Un guide de pratique rassemble les connaissances à jour sur un sujet précis - ex. la dépression – pour en ressortir une série de recommandations sur la prise en charge d’un problème de santé. Le tout ressemble à une marche à suivre s’adaptant à la situation d’un patient.
Exemple :
Devant tels symptômes, faites les examens A, B, C. Commencer le traitement X.
Si échec du traitement X après deux semaines, vous pouvez tentez le traitement Y.
Si le patient demeure symptomatique après le traitement Y, considérez une consultation en spécialité.

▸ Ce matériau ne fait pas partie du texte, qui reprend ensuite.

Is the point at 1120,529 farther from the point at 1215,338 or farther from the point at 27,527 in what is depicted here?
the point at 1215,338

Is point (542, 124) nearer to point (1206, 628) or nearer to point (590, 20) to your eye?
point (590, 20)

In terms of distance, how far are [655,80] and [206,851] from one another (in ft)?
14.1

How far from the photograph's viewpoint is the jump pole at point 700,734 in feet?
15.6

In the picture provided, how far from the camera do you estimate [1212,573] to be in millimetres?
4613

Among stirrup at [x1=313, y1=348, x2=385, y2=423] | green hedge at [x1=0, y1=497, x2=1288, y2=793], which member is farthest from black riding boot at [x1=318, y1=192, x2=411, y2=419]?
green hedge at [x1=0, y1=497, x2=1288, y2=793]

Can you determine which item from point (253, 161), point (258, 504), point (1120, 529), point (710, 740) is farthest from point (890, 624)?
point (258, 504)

Voici le guide de pratique pour la dépression de l’association canadienne de psychiatrie.
Les guides de pratique ont pour avantage d’aider les médecins à se conformer aux dernières normes en terme de prise en charge d’un problème et ce, avec un maximum d’efficacité. Avant, la médecine était comme la cuisine. Chaque médecin avait sa recette, et certaines recettes étaient meilleures que d’autres. L’arrivée des guides de pratique a aidé à uniformiser les soins de santé.
Tout système comporte des faiblesses, et il en va de même pour les guides de pratique. Ces guides définissent un cadre relativement rigide de la conduite optimale à suivre face à un problème donné, et ce, basée sur les dernières recherches. Il devient alors difficile pour un médecin de justifier une conduite en dehors de ce cadre. Dans l’éventualité d’une poursuite, un médecin veut prouver qu’il a bien géré la problématique du patient. Et cette preuve commence en respectant les guides de pratique.
Alors, indirectement, ces guides ont force de loi.
En ce qui concerne la dépression, les guides de pratique recommandent une médication tôt dans le traitement de cette pathologie. Ainsi, il ne faut pas se surprendre que les médecins prescrivent cette médication rapidement.
À l’inverse, si les guides de pratique en venaient à déconseiller l’utilisation d’antidépresseurs, le nombre de prescription de ces derniers diminueraient rapidement.
Une telle situation s’est produite concernant l’hormonothérapie substitutive pour traiter les symptômes de la ménopause. Le nombre de prescription de cette médication a considérablement baissé depuis la parution d’une étude levant le voile sur certains effets indésirables de l’hormonothérapie.